PUNTA ARENAS, Chile, Aug. 8 (UPI) -- Severe weather and snowstorms in southern Chile's Patagonia region have come as an untimely interlude for President Sebastian Pinera as he fights plunging approval ratings.
The billionaire president is facing youth protests calling for radical education reforms that led to rioting last week and at least 874 arrests.
Officials said student rioting left 90 police officers injured but didn't mention any casualties among the demonstrators. Protesters lit bonfires and set up roadblocks after law enforcement officers denied permission to march.
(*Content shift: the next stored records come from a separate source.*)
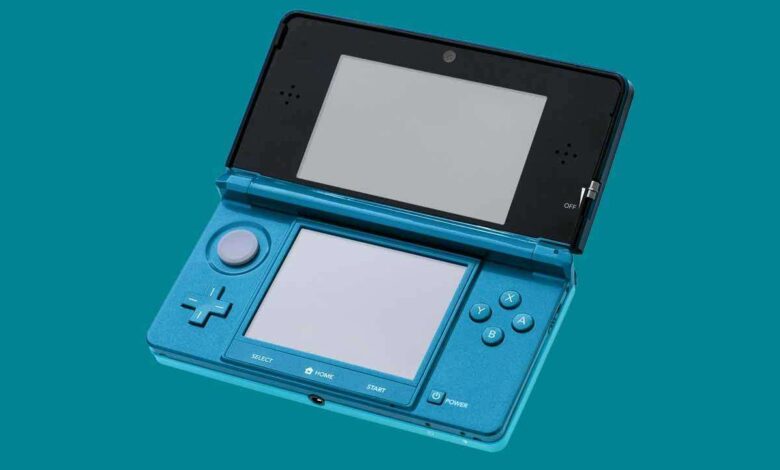 Com o Switch 2, a Nintendo não consegue repetir os erros que cometeu com o 3DS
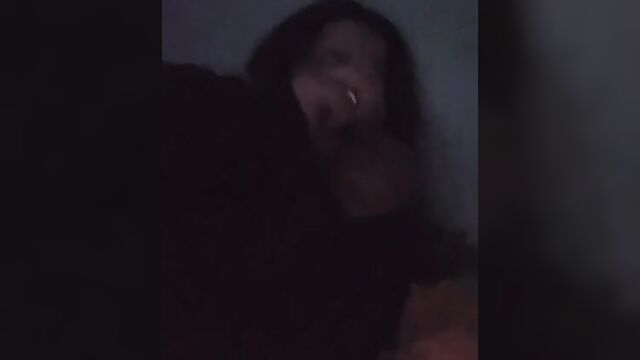 My sweetheart slut - she likes comments and views yes i have her kik comments and i'll send it to you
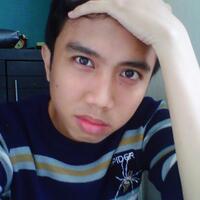 berapa--kadar-ketampanan-agan-cowok-wajib-masuk-maho-juga-boleh-lah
The clashes between the protesters and police took place as the youths tried to stage a march.
More protests Sunday saw at least 30,000 people to the streets of Santiago.
The political troubles preoccupied political leaders as snowstorms paralyzed southern Chile's Magallanes region, which has seen frequent unrest in recent months, first over natural gas prices and poor economic conditions in the south and then environmentalists' opposition to controversial new dam projects.
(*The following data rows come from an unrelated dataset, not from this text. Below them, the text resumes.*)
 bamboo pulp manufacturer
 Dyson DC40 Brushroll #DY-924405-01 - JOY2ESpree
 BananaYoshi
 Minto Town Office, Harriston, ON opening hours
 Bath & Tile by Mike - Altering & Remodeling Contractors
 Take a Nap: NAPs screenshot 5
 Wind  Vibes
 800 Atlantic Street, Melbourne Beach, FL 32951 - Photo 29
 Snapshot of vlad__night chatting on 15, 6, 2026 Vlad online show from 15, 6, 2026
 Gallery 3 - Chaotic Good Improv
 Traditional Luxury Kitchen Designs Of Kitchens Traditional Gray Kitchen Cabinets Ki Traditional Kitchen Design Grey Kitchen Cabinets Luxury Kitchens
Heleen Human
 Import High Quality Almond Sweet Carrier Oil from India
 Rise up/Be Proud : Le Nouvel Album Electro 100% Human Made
Officials declared emergency in four regions which appeared cut off by snow and lacking in basic relief supplies for isolated sheep farmers and other communities.
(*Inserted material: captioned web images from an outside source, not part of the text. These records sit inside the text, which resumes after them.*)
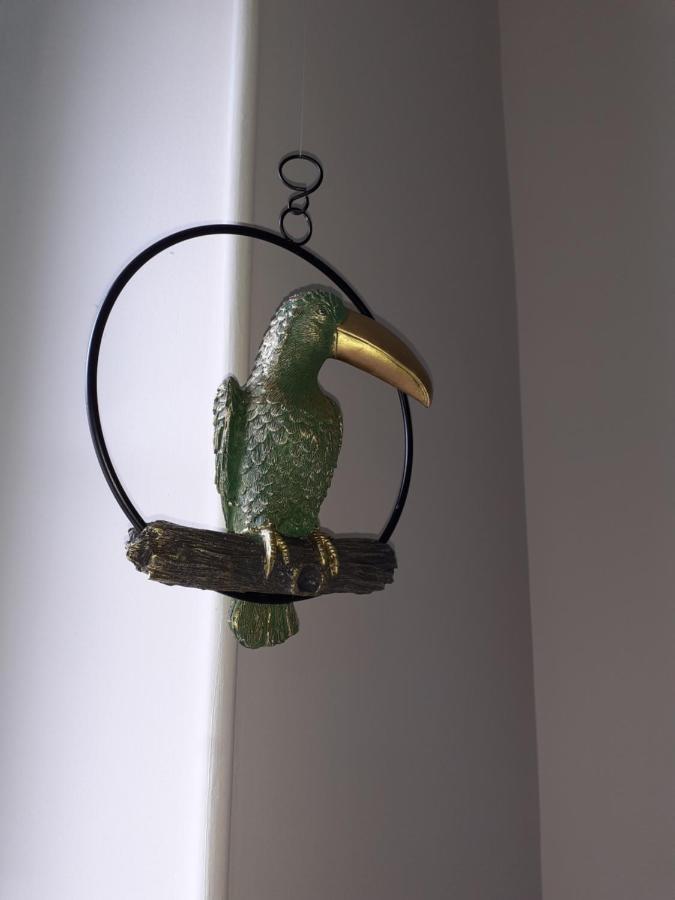 La Caudalie Lejlighed Deux Rivieres Eksteriør billede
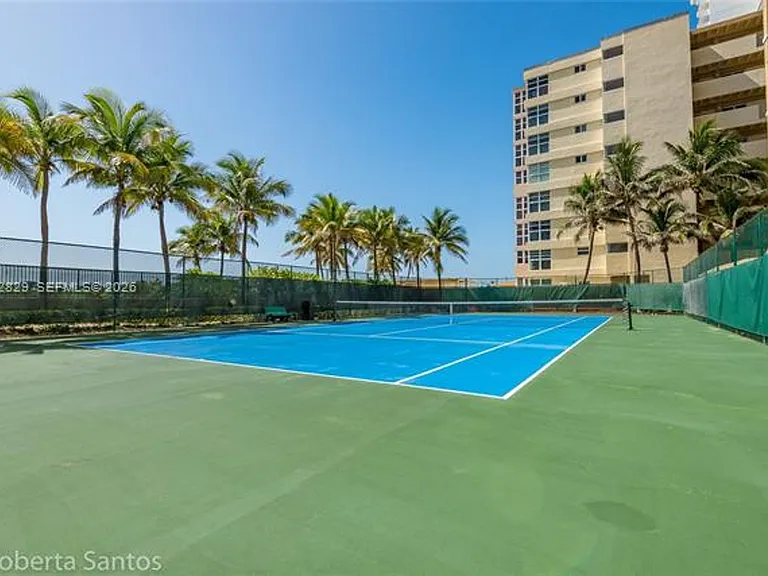2080 S Ocean Dr #CU-804 — Photo 6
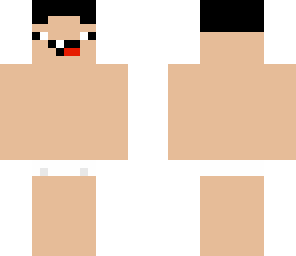 derp danny 2
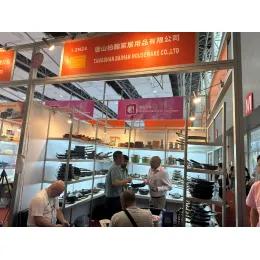 Lifestyle related topics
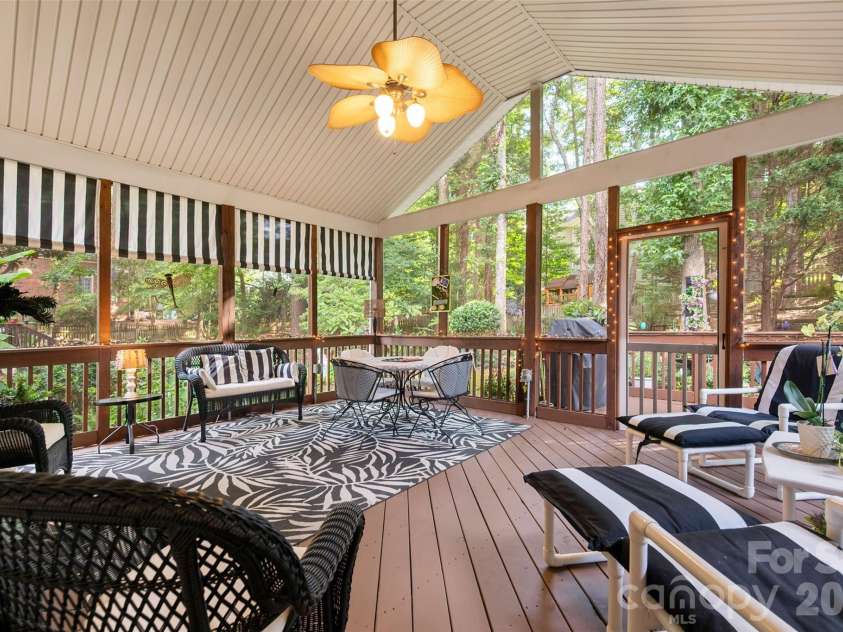 3512 Rhett Butler Place, Charlotte, NC 28270.  MLS# CAR4410435, YatesRealty ID 41915. 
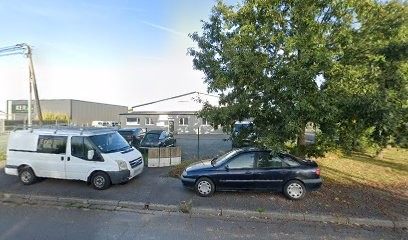 Lorient Expertise Automobile, Agence d'Assurances à Lanester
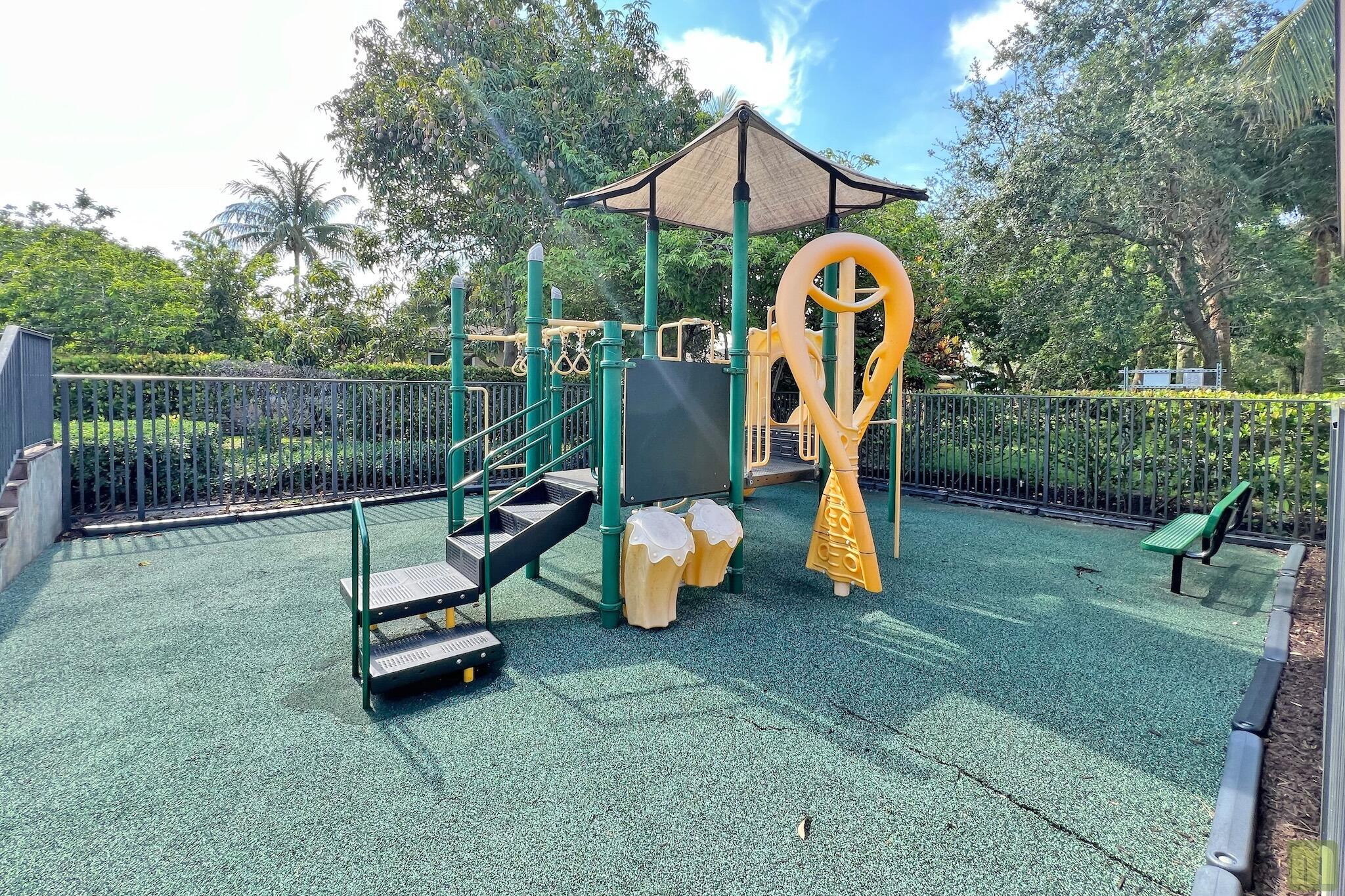 SABAL PALM BY PRESTIGE - Residential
After nine feet of snow authorities reported at least 6,500 residents could have lost contact and could need emergency aid.
Affected residents said 27,000 sheep and 4,000 cattle could also be at risk from lack of food and shelter but had no immediate reports on the status of the families affected by the snowstorms.
"The government has resolved to help those affected, especially those living in Lonquimay," Pinera said, citing the region reported to be worst affected by a polar front that spread chaos in the community of about 10,000 inhabitants.
The area designated as a disaster zone includes Lonquimay, Curralehue, Melipeuco, Curacautin, Pucon, Cunco, Vilcun and Villarrica.
Pinera described the current polar front as the worst the region has seen in 30 years.
Lonquimay Mayor Guillermo Vasquez told reporters temperatures plunged to minus 9.4 degrees Fahrenheit in some of the rural areas.
The sub-zero temperatures froze water and fuel pipes and grounded vehicles, leaving most of Lonquimay without water and many areas without heating.
Overland relief supplies were also hampered by the heavy snow. La Segunda newspaper said only four of 400 boxes of relief supplies sent to the town had reached their destination.
"In four days we have had four months worth of snowfall," said Regional Gov. Miguel Mellado in an interview with Canal 13. "We've got a very difficult situation here."
With 70 percent of the population resident in rural areas, Mellado estimated 6,500 people could be isolated as a result of the snowstorms.
Agriculture Minister Jose Antonio Galilea said he was monitoring the regional situation and taking measures to reach communities with emergency aid.
Local communities can rest assured that personnel, equipment and supplies will reach all those suffering from the severity of the climate and snow storms, he said.
"We have the necessary logistical support and communications."